- Born: Mary Ruth Manning 1853 Dublin, Ireland
- Died: 27 January 1930 (aged 76–77) Dublin, Ireland
- Education: Académie Julian
- Occupations: Painter; art teacher;
- Father: Robert Manning
- Relatives: Geraldine Manning

= Mary Manning (artist) =

Irish painter and art teacher (1853–1930

Mary Ruth "May" Manning (1853 – 27 January 1930) was an Irish landscape and figure painter and art teacher active in Dublin. Manning's students included Mary Swanzy and Mainie Jellett.

==Early life and education==
Manning was born on 17 July 1853 in Dublin to Robert Manning, surveyor and civil engineer, and Susanna Manning (died 1894). One of eight siblings, Manning was the sister of Geraldine Manning, a suffragette.

From 1878 to 1879, Manning studied in Paris at the Académie Julian alongside Louise Catherine Breslau and Sarah Purser.

==Artistic work and influence==
Manning worked primarily in oil and watercolour. In 1880, Manning moved to the family home in Ely Place, Dublin. From 1880 to 1892, her work was exhibited by the Royal Birmingham Society of Artists, the Walker Art Gallery, the Royal Hibernian Academy (RHA), and in Brussels. Manning is best known for her influence on a number of Irish women artists of the time. She and sisters held art lessons from a studio for young women who could to enter the RHA, many of whom she encouraged to study in Paris. Amongst the artists she taught and influenced are Mary Swanzy and Mainie Jellett. Her teaching took up most of her time, which led to her exhibiting her own work infrequently. Manning became a member of the Dublin Sketching Club in 1885. During 1889 to 1892, Manning lived in Hampstead, London.

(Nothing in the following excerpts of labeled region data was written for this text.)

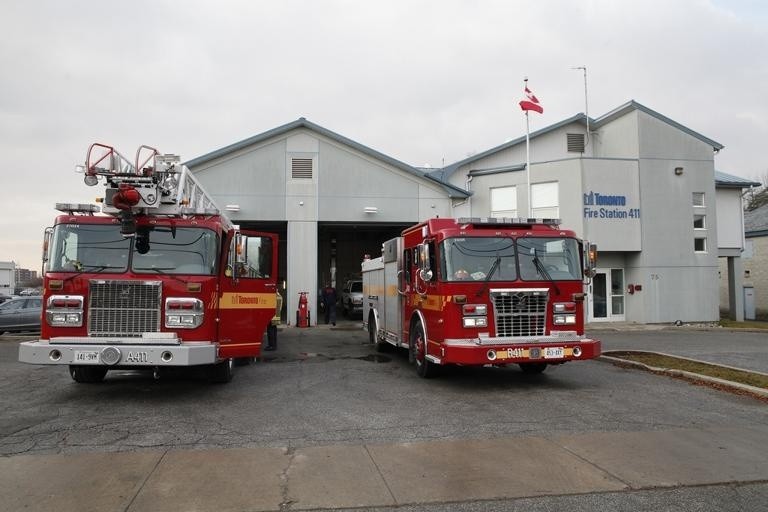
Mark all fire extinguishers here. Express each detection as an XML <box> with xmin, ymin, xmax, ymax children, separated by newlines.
<box><xmin>298</xmin><ymin>292</ymin><xmax>309</xmax><ymax>328</ymax></box>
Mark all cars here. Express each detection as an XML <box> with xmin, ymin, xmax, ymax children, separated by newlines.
<box><xmin>0</xmin><ymin>294</ymin><xmax>41</xmax><ymax>335</ymax></box>
<box><xmin>340</xmin><ymin>277</ymin><xmax>362</xmax><ymax>316</ymax></box>
<box><xmin>19</xmin><ymin>286</ymin><xmax>40</xmax><ymax>297</ymax></box>
<box><xmin>0</xmin><ymin>293</ymin><xmax>18</xmax><ymax>305</ymax></box>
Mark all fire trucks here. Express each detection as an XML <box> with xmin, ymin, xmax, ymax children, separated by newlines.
<box><xmin>16</xmin><ymin>141</ymin><xmax>284</xmax><ymax>389</ymax></box>
<box><xmin>358</xmin><ymin>210</ymin><xmax>601</xmax><ymax>380</ymax></box>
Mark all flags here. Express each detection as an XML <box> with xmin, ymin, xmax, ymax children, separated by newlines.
<box><xmin>519</xmin><ymin>87</ymin><xmax>543</xmax><ymax>113</ymax></box>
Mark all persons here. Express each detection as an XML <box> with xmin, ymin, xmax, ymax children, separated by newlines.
<box><xmin>263</xmin><ymin>289</ymin><xmax>284</xmax><ymax>350</ymax></box>
<box><xmin>320</xmin><ymin>282</ymin><xmax>338</xmax><ymax>326</ymax></box>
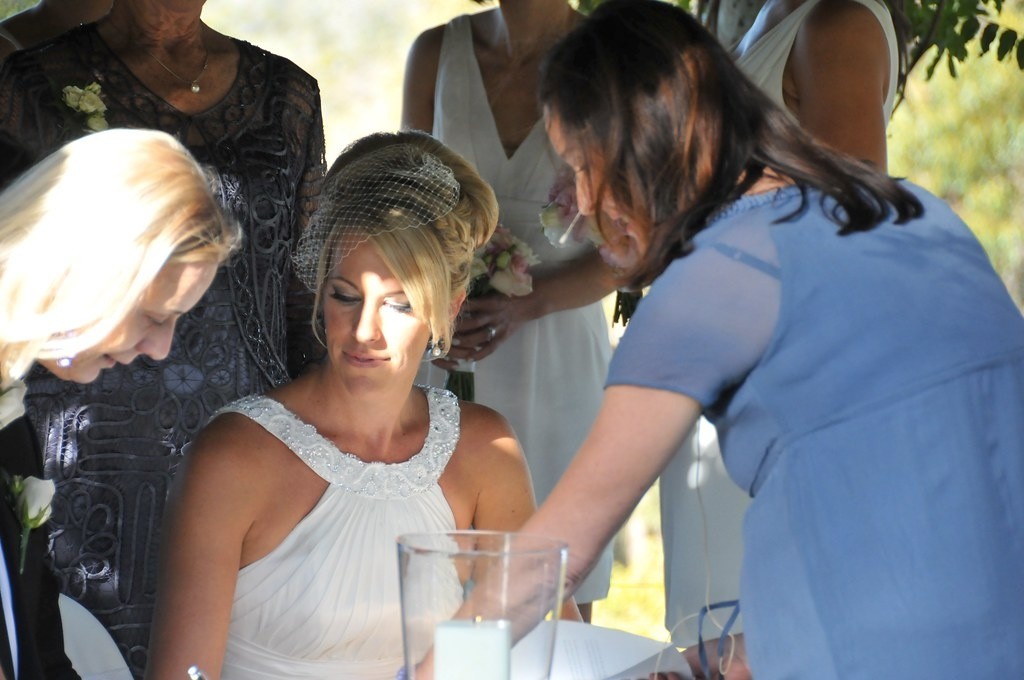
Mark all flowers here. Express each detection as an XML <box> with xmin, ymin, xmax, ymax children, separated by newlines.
<box><xmin>445</xmin><ymin>227</ymin><xmax>539</xmax><ymax>404</ymax></box>
<box><xmin>10</xmin><ymin>476</ymin><xmax>57</xmax><ymax>575</ymax></box>
<box><xmin>540</xmin><ymin>169</ymin><xmax>644</xmax><ymax>328</ymax></box>
<box><xmin>63</xmin><ymin>83</ymin><xmax>109</xmax><ymax>133</ymax></box>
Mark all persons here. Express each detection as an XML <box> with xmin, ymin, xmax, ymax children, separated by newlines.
<box><xmin>144</xmin><ymin>129</ymin><xmax>583</xmax><ymax>680</ymax></box>
<box><xmin>0</xmin><ymin>125</ymin><xmax>243</xmax><ymax>680</ymax></box>
<box><xmin>399</xmin><ymin>0</ymin><xmax>643</xmax><ymax>630</ymax></box>
<box><xmin>393</xmin><ymin>0</ymin><xmax>1024</xmax><ymax>680</ymax></box>
<box><xmin>657</xmin><ymin>0</ymin><xmax>898</xmax><ymax>680</ymax></box>
<box><xmin>0</xmin><ymin>0</ymin><xmax>327</xmax><ymax>680</ymax></box>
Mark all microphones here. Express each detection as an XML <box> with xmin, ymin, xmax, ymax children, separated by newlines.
<box><xmin>558</xmin><ymin>211</ymin><xmax>581</xmax><ymax>246</ymax></box>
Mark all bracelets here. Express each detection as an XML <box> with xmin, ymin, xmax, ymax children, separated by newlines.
<box><xmin>396</xmin><ymin>666</ymin><xmax>408</xmax><ymax>680</ymax></box>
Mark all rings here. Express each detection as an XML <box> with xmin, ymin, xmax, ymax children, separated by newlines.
<box><xmin>487</xmin><ymin>326</ymin><xmax>496</xmax><ymax>342</ymax></box>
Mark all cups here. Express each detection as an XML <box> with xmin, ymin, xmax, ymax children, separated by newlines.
<box><xmin>396</xmin><ymin>531</ymin><xmax>569</xmax><ymax>680</ymax></box>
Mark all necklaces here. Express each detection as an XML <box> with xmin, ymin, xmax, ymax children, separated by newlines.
<box><xmin>135</xmin><ymin>42</ymin><xmax>210</xmax><ymax>94</ymax></box>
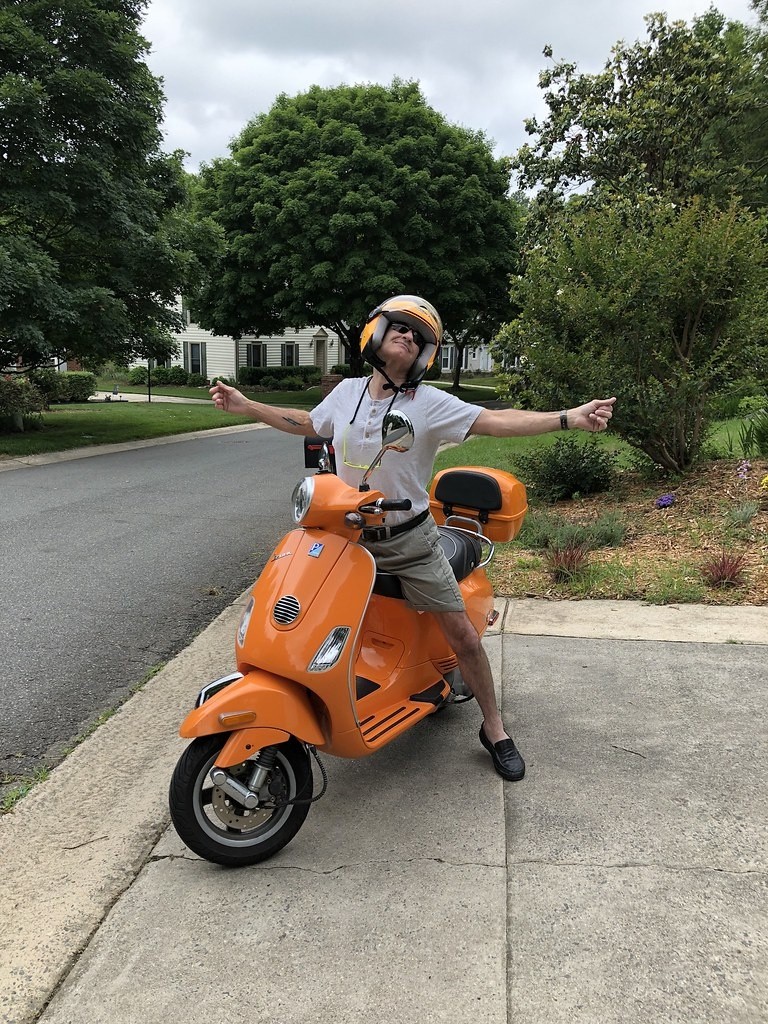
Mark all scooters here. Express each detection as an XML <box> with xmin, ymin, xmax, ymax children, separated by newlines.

An oil painting of a landscape and setting sun by Manning is on display in the National Gallery of Ireland, whilst her Study of a boy is in the collections of the Hugh Lane Gallery.

==Personal life==
Neither Manning or her four sisters married, and lived together with their parents at the family home in Ely Place. In 1905, Manning and at least two of her four sisters moved to Winton Road, Dublin.

On 27 January 1930, Manning died at her home on Winton Road.